JAMES KENNEDY PATTERSON was born in
Glasgow, March 26, 1833, the oldest son of Andrew and Janet Kennedy
Patterson. His father, a calico printer of Glasgow and Manchester, the son
of James Patterson and Ann Langwill, was born in Bonhill, Dumbarton, 1801,
and descended on both sides from well-to-do ancestry. His mother (married,
1832) was born in Alexandria, Dumbarton, 1806, daughter of William
Kennedy, of the Kennedys of Ayrshire, and Helen MacFarlane, of Glen Luss,
Loch Lomond, and was one of a family of four sons and seven daughters. Dr.
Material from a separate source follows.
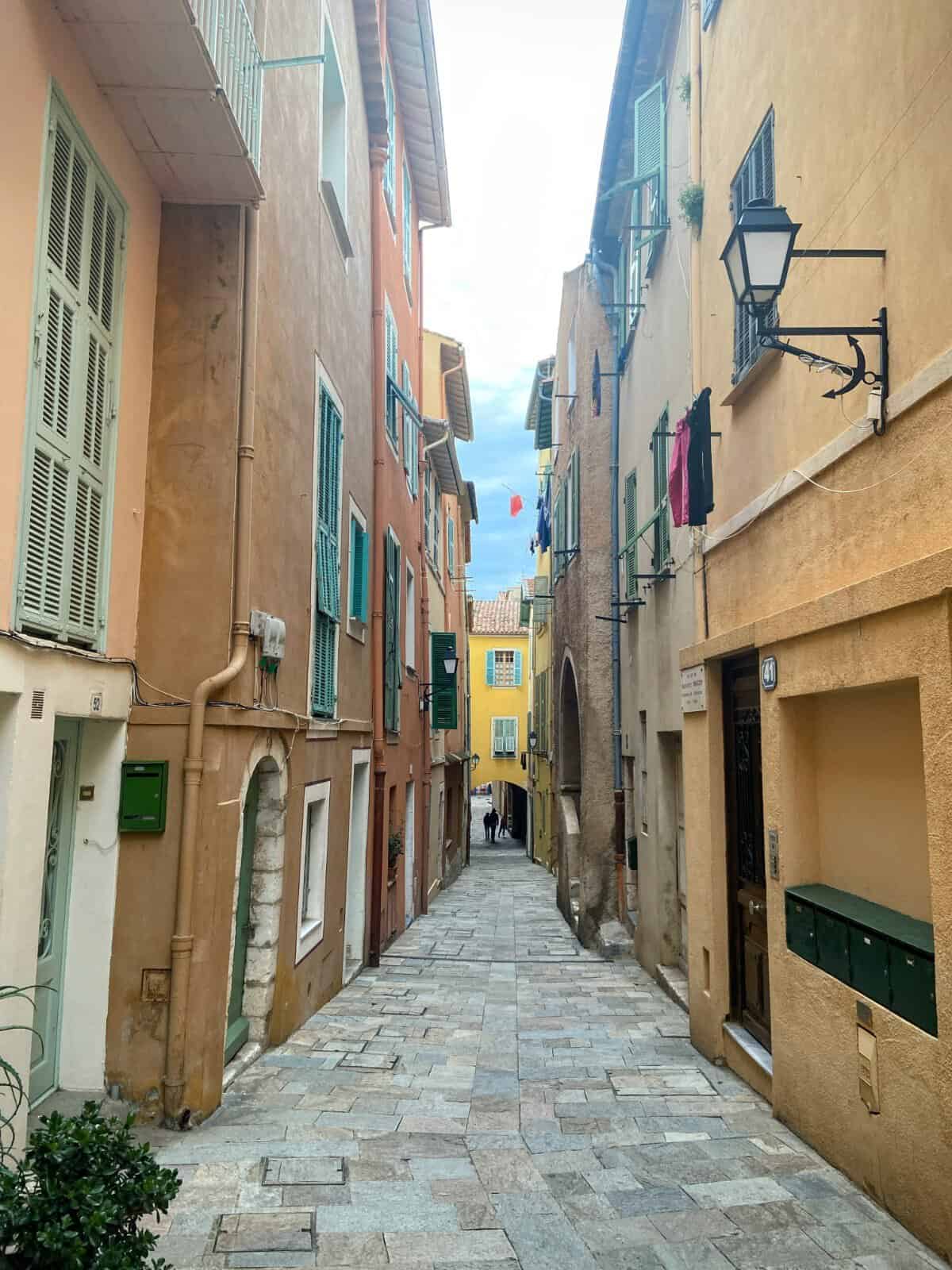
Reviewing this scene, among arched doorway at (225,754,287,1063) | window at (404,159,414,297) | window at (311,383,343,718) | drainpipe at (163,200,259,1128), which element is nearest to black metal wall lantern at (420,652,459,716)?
window at (404,159,414,297)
Patterson has one brother, Walter K., living: three brothers, William K.,
Andrew M. and Alexander L., are deceased.
An injury at the age of four
interfered with Dr. Pattersons early education in Scotland. In 1842, he
came to America with his parents, who settled in the wilderness of
Indiana. The nearest school of any value was in Madison, though but
seventeen, he was given a school to teach, and a year later, 1851, entered
Hanover College, where he led his class through the entire course. One of
Dr. Patterson s boyhood friends playfully relates that he
was so persistent and thorough in his studies
that, when in Madison, he memorized the spelling, pronunciation and
definition of all the words in
Websters School Dictionary.
Dr. Patterson was graduated from Hanover College (A.B.,
1856; A.M., 1859). He was Principal of Greenville Presbyterian Academy,
Muhlenburg Co., Ky., 1856-1859; Professor of Latin and Greek, Stewart
College (now Southwestern University), Clarksville, Tenn., 1860-1861;
Principal Transylvania High School, Lexington, Ky., 1861-1865; and from
1865 to 191.0, Professor of Latin, Civil History and Metaphysics in the
State University of Kentucky (until 1908, the State College), Lexington.
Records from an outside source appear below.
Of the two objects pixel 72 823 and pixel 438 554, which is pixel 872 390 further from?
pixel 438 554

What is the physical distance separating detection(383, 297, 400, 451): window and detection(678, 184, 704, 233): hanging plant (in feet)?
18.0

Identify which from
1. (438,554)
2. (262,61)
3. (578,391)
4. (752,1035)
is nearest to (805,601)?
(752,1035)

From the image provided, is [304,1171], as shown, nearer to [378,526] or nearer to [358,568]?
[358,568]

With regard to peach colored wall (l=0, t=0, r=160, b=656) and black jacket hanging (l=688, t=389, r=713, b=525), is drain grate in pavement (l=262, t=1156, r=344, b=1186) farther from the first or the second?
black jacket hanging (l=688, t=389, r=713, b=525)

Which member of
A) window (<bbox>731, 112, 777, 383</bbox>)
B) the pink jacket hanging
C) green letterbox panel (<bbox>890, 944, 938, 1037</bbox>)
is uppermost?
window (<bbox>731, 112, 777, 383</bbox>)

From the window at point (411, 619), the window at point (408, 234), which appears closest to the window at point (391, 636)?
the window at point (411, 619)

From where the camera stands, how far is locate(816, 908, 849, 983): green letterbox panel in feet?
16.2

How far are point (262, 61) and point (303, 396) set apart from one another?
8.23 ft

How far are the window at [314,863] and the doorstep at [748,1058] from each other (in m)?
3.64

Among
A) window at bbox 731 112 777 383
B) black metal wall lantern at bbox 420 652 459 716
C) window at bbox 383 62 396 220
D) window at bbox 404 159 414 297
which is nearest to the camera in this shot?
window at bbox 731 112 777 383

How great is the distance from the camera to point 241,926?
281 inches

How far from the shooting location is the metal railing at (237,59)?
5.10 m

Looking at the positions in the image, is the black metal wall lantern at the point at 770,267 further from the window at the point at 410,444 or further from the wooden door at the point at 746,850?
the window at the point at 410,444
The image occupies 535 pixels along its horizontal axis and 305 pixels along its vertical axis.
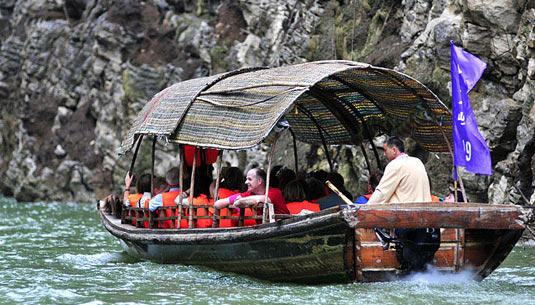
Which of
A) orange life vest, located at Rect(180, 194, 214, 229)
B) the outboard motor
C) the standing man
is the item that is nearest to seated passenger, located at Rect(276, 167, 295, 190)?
orange life vest, located at Rect(180, 194, 214, 229)

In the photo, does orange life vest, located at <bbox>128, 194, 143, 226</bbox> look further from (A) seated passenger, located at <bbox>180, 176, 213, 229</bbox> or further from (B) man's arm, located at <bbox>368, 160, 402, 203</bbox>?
(B) man's arm, located at <bbox>368, 160, 402, 203</bbox>

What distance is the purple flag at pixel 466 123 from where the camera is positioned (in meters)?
7.73

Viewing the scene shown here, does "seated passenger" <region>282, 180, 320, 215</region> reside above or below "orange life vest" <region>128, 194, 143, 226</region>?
above

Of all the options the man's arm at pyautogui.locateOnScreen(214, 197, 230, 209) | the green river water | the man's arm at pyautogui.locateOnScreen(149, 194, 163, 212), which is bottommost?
the green river water

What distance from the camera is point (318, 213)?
22.0ft

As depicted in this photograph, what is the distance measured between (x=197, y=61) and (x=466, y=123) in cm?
2581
When he became President Emeritus in 1910, Dr. Patterson had been
President of the State University for forty-one years. Through his efforts
its income had increased from $9,900 yearly to $145,000, and grounds and
equipment from absolutely nothing to $930,000. Many distinguished men
passed under his instruction, including Professors Morgan, of Columbia,
and Smith, of Tulane, Speaker Clark, James Lane Allen, Dr. Benjamin B.
Warfield, and Dr. Ethelbert Dudley Warfield; but his greatest single
service to his state and to the university
was his militant leadership, crowned finally with
success, in the long fight to sustain the constitutionality of the act
levying tax for the support of higher education. Dr. Patterson is not
alone an organizer and a courageous fighter, not alone a student and
master in a wide variety of subjects, the friend and correspondent of
Tyndall, Sir John Lubbock, the historian Freeman, Professors Mausel and
Williams, of Oxford; M. Ferdinand Maury, Librarian of the Tuilleries, Dr.
Charles Rogers, and a host of notable men in this country and abroad, but
a man of deep sympathy and human understanding. At the commemorative
exercises, on the 40th Anniversary of his presidency, June 1, 1909, former
students and men from all walks of life paid tribute to Dr. Patterson, as
a man and a scholar. The addresses on this occasion were distributed in a
printed volume by the University. Dr. Patterson received the honorary
degree of Ph.D. from Hanover, 1875, and that of LL.D. from Lafayette,
1896, and the University of Vermont, 1910. He was a delegate to the
International Geographical Congress, Paris, 1875; and the British
Association for the Advancement of Science, Bristol, 1875, and Leeds,
1890. He is a fellow of the Royal Historical Society of Great Britain and
the Society of Antiquaries, Scotland; a trustee of Hanover College, State
University of Kentucky; Vice-President of the American Civic Alliance;
member of the American Geographical Society, American Historical
Association, American Academy Po litical and Social Science, National
Association of State Universities, and International Tax Association.
From 1871-1875, Dr. Patterson wrote
editorials on foreign politics for the Louisville Courier-Journal.
These were of exceptional interest and were quoted throughout the country.
He is considered by his contemporaries the best public speaker in the
State of Kentucky, and has delivered commencement and other addresses at
many colleges and universities. He is a member of the Filson Club,
Louisville; Beta Theta Pi Club, New York; and Authors Club, London.
Through careful and temperate living, he is still hale and hearty. His
favourite recreations are horseback riding and walking. He has travelled
extensively in America and Europe.
He married, December 27, 1859,
Lucelia, daughter of Capt. Charles F. Wing, of Greenville, Ky. Mrs.
Patterson, a woman of fine character and great culture, was a descendant
of the Wings of New Bedford, Mass., and on her mother s side from the
Russells and Campbells of Virginia. She died September, 1915. Their
children were: Andrew, born April 12, 1868; and Jeannie Rumsey, born
February 9, 1870. Both are deceased.